During this long episode of the man born blind, the gospel is teaching us about what true blindness (excuse the pun) really looks like. The healed man not only recovers his physical sight but also recovers a growing illumination of spiritual realities. In the man’s dialogue with the Pharisees he reveals his burgeoning understanding: first by stating that Jesus must be a prophet, then a man approved by God because God doesn’t perform miracles through a man separated from him by sin, and finally in response to our Lord revelation of himself states, ‘“Lord I believe,” and worshipped him.’

This man’s growing understanding stands in sharp contrast to the Pharisees who ought to know the ways of God, but refuse to see what is before their eyes. They first don’t believe he is the man born blind; they cannot see the gift for the fact that it happened a sabbath. Then they belittle the man for pointing out that only through God can these sorts of miracles happen, when they wished to portray Christ as a sinner.

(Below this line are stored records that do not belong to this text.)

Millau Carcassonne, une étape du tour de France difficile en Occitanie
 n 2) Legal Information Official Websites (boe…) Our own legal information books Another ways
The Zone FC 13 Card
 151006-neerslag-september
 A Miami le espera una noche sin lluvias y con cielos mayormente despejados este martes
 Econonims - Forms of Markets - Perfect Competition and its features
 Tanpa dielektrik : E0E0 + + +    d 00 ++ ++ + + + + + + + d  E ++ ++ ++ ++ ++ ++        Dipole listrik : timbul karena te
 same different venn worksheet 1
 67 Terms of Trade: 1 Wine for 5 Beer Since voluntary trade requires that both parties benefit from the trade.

In complete contrast to the man born blind, the pharisees’ spiritual blindness and refusal to believe that Jesus is the light of the world is a blindness caused by their own sin of which they are guilty and for which they are responsible.

Samuel, from our first reading, listening to the Lord, rejects all Jesse’s older sons for the youngest. From a human perspective it is the most unlikely one, David, whom the prophet anoints as King. God sees to the heart of man. The Pharisees, for their part, couldn’t see beyond mere appearances to what lay beneath the surface — they were blind to the deeper truth and greater realities of the God-man who stood before them.

Jesus said, “I am the light of the world.” He invites us to believe who and what he is so that we might, in his light, see things for what they really are. We have to trust and believe so that we might see the deeper truths about ourselves and the world within which we live. Only then will we find consolation and feel secure despite what might be happening around. This seems to be especially relevant in as we face the crisis of the coronavirus and the total disruption to our normal pattern of living out our lives and faith.

On one hand, worry and anxiety leads to wild imaginations and selfish and thoughtless acts of panic buying. On the other, the refusal to take seriously the potential dangers pushes us to ignore what is before us and act in an irresponsible way towards others’ vulnerability.

There seems to me to be a invitation to open up new doors of spiritual practice that could lead to a deepening of our relationship with our Lord, a greater thanksgiving for the things we might have taken for granted, and a new wonder of the beauty of the mass. It also give us a chance to put into practice in a concrete way the means by which we might love our neighbours.

Allowing ourselves the opportunity to be drawn deeper into the light of Christ illuminates the possibilities and path through this crisis by asking our Lord — as that great Newman hymn has it — to lead us on:

Lead, kindly light, amid the encircling gloom,
Lead thou me on;
The night is dark, and I am far from home;
Lead thou me on;
Keep thou my feet; I do not ask to see
The distant scene: one step enough for me.